Al abrir sus páginas, tras el prólogo de Santiago Espinosa, casi hecho susurro a uno le llega el primer relato: «—¿Sabes qué palabra han elegido como la más bonita del idioma español?— le preguntó.// —Amor— respondió ella, dudando entre pedirle el divorcio o apretar el gatillo». Entre lo ficticio y lo vivido, ¿cuál es más cierto o imaginado en cada momento? He ahí el lector, donde podrá confabular lo verídico o no en cualquiera, igual que un juego de sensibilidad hacia el mundo. Porque el mundo es un humor que a veces olvida el chiste; por eso, Javier Bozalongo, viene a refrescarnos la risa y la mirada consciente.
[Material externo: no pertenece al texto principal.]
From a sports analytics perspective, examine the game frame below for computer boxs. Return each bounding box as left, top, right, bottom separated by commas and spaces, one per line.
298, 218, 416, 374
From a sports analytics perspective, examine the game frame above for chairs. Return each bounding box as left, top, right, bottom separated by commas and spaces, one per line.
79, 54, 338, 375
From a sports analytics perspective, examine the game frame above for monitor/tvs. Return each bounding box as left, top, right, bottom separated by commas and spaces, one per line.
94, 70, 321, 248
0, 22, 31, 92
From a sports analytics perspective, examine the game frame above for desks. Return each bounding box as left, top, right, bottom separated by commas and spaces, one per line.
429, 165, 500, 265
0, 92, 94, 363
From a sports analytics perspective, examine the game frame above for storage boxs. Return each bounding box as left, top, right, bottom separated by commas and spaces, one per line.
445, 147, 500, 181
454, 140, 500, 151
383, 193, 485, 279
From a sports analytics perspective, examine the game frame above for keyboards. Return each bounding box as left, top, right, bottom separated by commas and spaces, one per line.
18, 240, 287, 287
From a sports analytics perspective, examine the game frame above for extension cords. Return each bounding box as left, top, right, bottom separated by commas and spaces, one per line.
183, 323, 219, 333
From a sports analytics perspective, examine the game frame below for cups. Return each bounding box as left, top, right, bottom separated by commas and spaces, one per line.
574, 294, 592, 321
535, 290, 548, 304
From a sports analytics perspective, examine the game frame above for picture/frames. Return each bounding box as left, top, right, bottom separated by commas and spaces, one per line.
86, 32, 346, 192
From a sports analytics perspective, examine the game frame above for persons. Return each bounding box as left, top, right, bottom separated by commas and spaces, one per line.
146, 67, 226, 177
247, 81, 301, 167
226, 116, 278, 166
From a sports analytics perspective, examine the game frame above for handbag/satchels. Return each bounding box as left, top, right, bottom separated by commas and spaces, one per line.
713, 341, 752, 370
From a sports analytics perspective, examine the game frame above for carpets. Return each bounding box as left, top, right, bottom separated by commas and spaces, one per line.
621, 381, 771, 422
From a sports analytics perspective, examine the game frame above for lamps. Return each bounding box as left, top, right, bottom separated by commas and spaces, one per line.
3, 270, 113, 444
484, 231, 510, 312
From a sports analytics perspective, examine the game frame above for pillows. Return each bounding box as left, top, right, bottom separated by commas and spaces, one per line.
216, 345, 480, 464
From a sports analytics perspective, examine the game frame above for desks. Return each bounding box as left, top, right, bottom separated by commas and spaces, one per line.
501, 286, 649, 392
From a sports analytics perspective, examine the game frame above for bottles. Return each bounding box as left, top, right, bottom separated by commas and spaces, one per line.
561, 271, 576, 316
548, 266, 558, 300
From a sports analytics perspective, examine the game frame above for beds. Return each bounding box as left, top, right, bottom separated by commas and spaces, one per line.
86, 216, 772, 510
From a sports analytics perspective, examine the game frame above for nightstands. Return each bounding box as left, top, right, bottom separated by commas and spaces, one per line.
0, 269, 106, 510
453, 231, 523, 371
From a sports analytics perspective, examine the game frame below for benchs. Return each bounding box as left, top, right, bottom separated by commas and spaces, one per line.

Alguien se detiene a sentarse frente a la televisión, ve un marco, allí la fotografía, ¿quién no ha perdido un padre, una madre, un ser querido? En el relato titulado El tiempo de un reloj escribe «y en ese afán de explicar lo inexplicable, transitando del alma al corazón nos pasamos la vida. Si no encontramos en ninguna de los dos las respuestas que buscamos, inventamos en fantasmas y enemigos. A los fantasmas los encerramos en los desvanes de nuestra propia existencia, ahora que las casas son tan pequeñas que sus cadenas despertarían sin remedio al vecindario. Tenerlos siempre cerca es una buena razón para justificarnos» ¿Quién no ha vivido algo así, no se ha sentido vivo alguna vez?

 

La profundidad con los dedos entrelazados al humor. Jubilación anticipada, Contra la hipertensión, Plasma, Fumar mata, ¡Sí, quiero! Son algunos de los veintiséis títulos. De hecho, Plasma vuelve a tratar el paso del tiempo en la familia haciendo protagonista una fotografía situada sobre la mítica tele ancha, donde nuestros padres colocaban fotos u objetos de la misma índole; ésta, será la evidencia de ese «tempus fugit», apareciendo o desapareciendo integrantes de la misma hasta llegar el padre ¿Qué sucede?, algo inesperado, en ese momento culmen, la foto… Bueno, mejor reservarnos al libro, Todos estaban vivos, en él siempre estarán a tiempo para desentrañar este y los demás finales.

 

La importancia de la buena elaboración conseguida por Javier Bozalongo se debe también a que es poeta, y es necesario tratar un poco este aspecto. Desde su último libro, La casa a oscuras (Visor, 2009), accésit del Premio Internacional Jaime Gil de Biedma, hay un intervalo de siete años sin publicar otro libro, el actual. En este libro de poemas, La casa a oscuras, se descifran algunos puntos tratados en Todos estaban vivos, por ejemplo, el relato de El tiempo de un reloj nos teje un hilo invisible en torno al reloj heredado del padre, el cual también se desentraña —de otra forma, claro— en el poema Testamento ya en el verso “de tu padre un reloj que será de mis hijas”; igual con la idea sobre títulos donde vemos el poema Tsunami y el relato Terremoto.  Es decir, lleva consigo un madurado mundo interior y perfeccionado imaginario desde el cual ha sabido desenvolverse con dominio de veintiséis formas, veintiséis alientos, hasta conformar este libro, esta respiración por quien conoce la maestría del lenguaje. Así, Javier Bozalongo, aparece en varios estudios como una de las voces necesarias para comprender la evolución de la poesía en España, el último La palabra heredada en el tiempo. Tendencias y estéticas en la poesía española contemporánea (1980-2015).

 

Por último, recordar la presentación del libro en Granada, donde tuvo una sorpresa inesperada para él y todos. Todos estaban vivos está dedicado a sus dos hijas, Paula y Lucía «Lo mejor de mí» como él mismo dedica; ellas editaron unos marcapáginas y fotografías en tamaño mediano, ¿cuál?, sí, la referida en Plasma, donde quien sabe del relato y el final, al ver esa fotografía regalada por sus propias hijas, junto al comentario de sorpresa por parte de Javier, entre risas y emocionados uno ve en ellas con su regalo de agradecimiento también el del lector por cada línea de Todos estaban vivos, por ofrecernos entre risas, una respiración a veces necesaria cuando la vida es un ahogo y el mundo un humor que ha olvidado el chiste. Así, rescatando el verso de su poema Carta a un lector, “sólo quiero contigo volver a andar lo andado” uno piensa que, en Todos estaban vivos también nos ofrece unos pasos, un volver a andar con él lo relatado.